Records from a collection
■ ■ ■ ■ ■

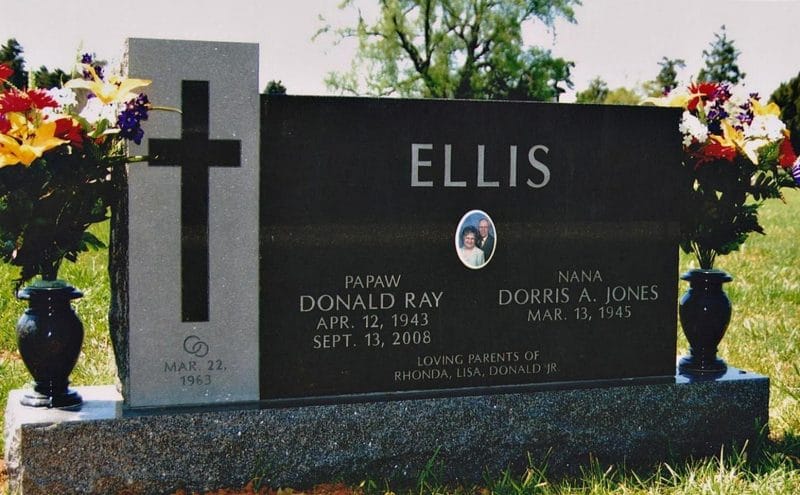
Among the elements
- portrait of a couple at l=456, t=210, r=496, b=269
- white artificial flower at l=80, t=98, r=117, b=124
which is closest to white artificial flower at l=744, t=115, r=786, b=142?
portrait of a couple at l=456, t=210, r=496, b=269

■ ■ ■ ■ ■

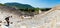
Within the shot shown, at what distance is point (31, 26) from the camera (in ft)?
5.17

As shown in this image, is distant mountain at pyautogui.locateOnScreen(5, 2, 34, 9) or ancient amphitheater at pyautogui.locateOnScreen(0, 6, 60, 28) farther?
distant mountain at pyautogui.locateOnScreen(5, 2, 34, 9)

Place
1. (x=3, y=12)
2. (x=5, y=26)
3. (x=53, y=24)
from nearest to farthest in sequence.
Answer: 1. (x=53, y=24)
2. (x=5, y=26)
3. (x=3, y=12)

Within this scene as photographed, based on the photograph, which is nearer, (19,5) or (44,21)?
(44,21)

■ ■ ■ ■ ■

*Aim of the task*
Copy the data above word for word, beginning at the line containing "As shown in" and ending after the line containing "3. (x=3, y=12)".

*Task answer*
As shown in this image, is distant mountain at pyautogui.locateOnScreen(5, 2, 34, 9) or ancient amphitheater at pyautogui.locateOnScreen(0, 6, 60, 28) farther?
distant mountain at pyautogui.locateOnScreen(5, 2, 34, 9)

Place
1. (x=3, y=12)
2. (x=5, y=26)
3. (x=53, y=24)
from nearest to farthest in sequence.
Answer: 1. (x=53, y=24)
2. (x=5, y=26)
3. (x=3, y=12)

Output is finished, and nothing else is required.